I medici sostenevano fosse l'ideale per il suo tipo di problema. Continuavano a pronunciare le stessa identica parola per ognuno dei suoi disturbi.
Nevrosi. Nevrosi. Nevrosi.
Bee non afferrava quel concetto, si sentiva solo molto malata ad essere apostrofata con un epiteto simile; due uomini che, facendola stendere su un lettino, tentavano di comunicare con lei.
Usufruivano del loro tono indifferente e velatamente disponibile; la facevano sentire come se a parlare fosse la sua coscienza, come se rispondendo nessuno l'avrebbe potuta sentire.
Le avevano estrapolato dalle corde vocali delle brevi repliche; bisbigliate con un tono accartocciato e sporco. Le avevano chiesto spesso di ripetere, ma temendo l'errore lei arrossiva. Avvicinava le gambe al petto e lasciava andare la propria posizione comoda e rilassata.
Pensava di aver sbagliato a dare loro tanta fiducia, di aver detto la cosa errata. Di averla detta male.
Ryan sarebbe venuto il giorno dopo e lei non stava nella pelle. Forse era anche quello uno dei motivi per cui si era dimostrata tanto disponibile al "dialogo" quel giorno. E sarebbe stato l'unico, se l'era ripromesso.
Stupida ingenuità, continuava a dirsi.

Il tutto non riguardava solamente una piaga che aveva preso il suo carattere; quel mutismo non era solo un meccanismo di autodifesa, non vi era alcuna sorta di ribellione in ciò che faceva. Più semplicemente, Beatrice aveva paura della sua stessa voce, era terrorizzata da ciò che questa avrebbe potuto fare o le sarebbe stato fatto. Ne odiava il suono, la funzione, il colore, il motivo per la quale veniva utilizzata.

Riteneva che nessuno più dicesse ciò che cera essenziale; che tutti comunicassero sproloquiando sui discorsi, gli oggetti, i soggetti più inutili e successivamente s'intestardissero nel silenziare su ciò che di fondamentale vi era. Lei avrebbe parlato solo nel momento in cui la sua voce sarebbe stata indispensabile, e in un certo senso così era.

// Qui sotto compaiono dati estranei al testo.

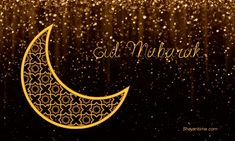 Eid Mubarak Images HD: Happy Eid Al Fitr Quotes, Messages, Wishes, Greetings and Gifs. Wish Everyone Eid Mubarak on the occasion of Eid al-Fitr. Share greetings of Eid Mubarak with your family and friends. Eid Ul Adha Mubarak Greetings, Eid Al Adha Wishes, Eid Mubarak Gif, Eid Mubarak Wishes Images, Happy Eid Mubarak Wishes, Eid Mubarak Messages, Happy Ramadan Mubarak, Eid Mubarak Quotes, Eid Mubarak Greetings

Il problema nasceva dal momento in Bee cui si rendeva effettivamente conto di aver emesso dei suoni e per questo si spaventasse; come se la sua voce avesse una qualche sorta di potere. Come se per colpa di questa qualcuno potesse rimanere ferito.

Che c'era poi di tanto strano, si chiedeva, nel voler mostrare discrezione; che c'era mai d'importante da dire in quella pigra e tersa città.
-Ciao!- Bee si risollevò dalle proprie congetture. Il silenzio era andato in frantumi e per questo, ne era convinta, chi aveva parlato era a lei che si rivolgeva.
Sollevò il capo dallo sguardo puntato che teneva verso terra, posandolo sulla figura che le si parava davanti.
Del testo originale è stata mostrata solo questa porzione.